Tampil Gemilang di Babak Final
Pemanjat yang akrab disapa Srondeng itu menunjukkan performa terbaiknya saat tampil pada partai final. Putra berhasil mencatat skor 43 untuk mengamankan posisi teratas dan meraih medali emas.
Ia unggul atas atlet Jepang, Neo Suzuki, yang harus puas membawa pulang medali perak setelah membukukan skor 39. Keunggulan tersebut memastikan Putra berdiri di podium tertinggi sekaligus mengukir pencapaian bersejarah bagi Merah Putih.
Satu-satunya Wakil Indonesia di Final
Putra menjadi satu-satunya atlet Indonesia yang berhasil menembus partai final disiplin lead di Praha.
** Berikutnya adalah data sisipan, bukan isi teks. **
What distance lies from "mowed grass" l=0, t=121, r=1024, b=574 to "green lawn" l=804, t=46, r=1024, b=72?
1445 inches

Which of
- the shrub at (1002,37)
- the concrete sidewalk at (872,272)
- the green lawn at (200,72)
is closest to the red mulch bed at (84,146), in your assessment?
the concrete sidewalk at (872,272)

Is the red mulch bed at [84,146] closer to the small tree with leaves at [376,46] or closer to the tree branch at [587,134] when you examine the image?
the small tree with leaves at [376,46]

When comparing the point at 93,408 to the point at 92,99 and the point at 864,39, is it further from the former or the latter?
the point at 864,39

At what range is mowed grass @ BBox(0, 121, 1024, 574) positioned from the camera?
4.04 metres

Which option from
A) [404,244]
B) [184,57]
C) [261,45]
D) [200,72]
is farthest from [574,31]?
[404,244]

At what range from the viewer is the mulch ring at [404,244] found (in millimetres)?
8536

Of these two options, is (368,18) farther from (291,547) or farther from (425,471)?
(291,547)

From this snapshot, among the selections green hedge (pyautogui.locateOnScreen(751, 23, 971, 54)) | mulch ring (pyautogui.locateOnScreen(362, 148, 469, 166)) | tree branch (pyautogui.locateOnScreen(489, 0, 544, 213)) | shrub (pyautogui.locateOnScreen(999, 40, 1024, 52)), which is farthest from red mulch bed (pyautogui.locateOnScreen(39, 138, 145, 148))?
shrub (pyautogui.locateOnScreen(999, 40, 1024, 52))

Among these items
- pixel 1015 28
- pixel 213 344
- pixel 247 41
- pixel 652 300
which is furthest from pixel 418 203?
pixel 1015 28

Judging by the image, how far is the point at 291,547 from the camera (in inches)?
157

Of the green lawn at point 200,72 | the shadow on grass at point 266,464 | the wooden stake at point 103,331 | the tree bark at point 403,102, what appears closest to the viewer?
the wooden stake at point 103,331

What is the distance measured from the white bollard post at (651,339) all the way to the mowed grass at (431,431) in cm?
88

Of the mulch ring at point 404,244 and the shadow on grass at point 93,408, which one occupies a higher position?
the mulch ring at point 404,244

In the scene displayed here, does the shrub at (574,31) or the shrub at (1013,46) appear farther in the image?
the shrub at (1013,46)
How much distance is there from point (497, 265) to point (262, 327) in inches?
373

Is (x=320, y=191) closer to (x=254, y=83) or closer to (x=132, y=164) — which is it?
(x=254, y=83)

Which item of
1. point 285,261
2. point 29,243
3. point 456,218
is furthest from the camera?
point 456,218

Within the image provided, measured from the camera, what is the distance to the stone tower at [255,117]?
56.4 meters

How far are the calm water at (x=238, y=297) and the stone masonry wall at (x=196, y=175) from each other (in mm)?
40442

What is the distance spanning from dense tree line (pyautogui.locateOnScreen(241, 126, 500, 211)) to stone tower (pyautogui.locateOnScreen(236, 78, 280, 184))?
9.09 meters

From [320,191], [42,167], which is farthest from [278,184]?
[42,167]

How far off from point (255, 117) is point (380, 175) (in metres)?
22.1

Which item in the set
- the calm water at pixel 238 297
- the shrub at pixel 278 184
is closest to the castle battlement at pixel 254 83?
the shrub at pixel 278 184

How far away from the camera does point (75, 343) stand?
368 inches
Sebelumnya, ia sukses mengamankan tiket ke babak penentuan setelah masuk delapan besar pada fase kualifikasi.
Pada babak semifinal, Putra menempati posisi ketiga dengan skor 37+. Ia berada di bawah Sorato Anraku dan Neo Suzuki yang sama-sama membukukan skor 38+.
Meski hanya finis ketiga pada semifinal, Putra mampu meningkatkan performanya secara signifikan pada babak final. Peningkatan tersebut menjadi kunci keberhasilannya merebut medali emas sekaligus mengungguli para pesaing utama.
Buah Kerja Keras dan Perkembangan Konsisten
Pencapaian di Praha menjadi bukti perkembangan pesat yang ditunjukkan Putra dalam satu tahun terakhir. Sebelumnya, ia sempat tampil di final World Climbing Series Koper, Slovenia, pada September 2025.
Saat itu, Putra harus puas mengakhiri kompetisi di posisi keenam dengan skor 40+ dan gagal meraih medali. Namun, kurang dari setahun kemudian, ia berhasil membalikkan keadaan dengan naik ke podium tertinggi pada salah satu seri paling bergengsi di kalender panjat tebing dunia.
Keberhasilan tersebut menjadi momentum penting bagi perkembangan panjat tebing Indonesia, khususnya pada disiplin lead yang selama ini belum pernah menghasilkan juara dari Indonesia di level World Climbing Series.
Dengan torehan emas bersejarah itu, nama Putra Tri Ramadhani kini resmi tercatat sebagai pelopor Indonesia di nomor lead sekaligus membuka jalan bagi generasi pemanjat berikutnya untuk bersaing di level dunia.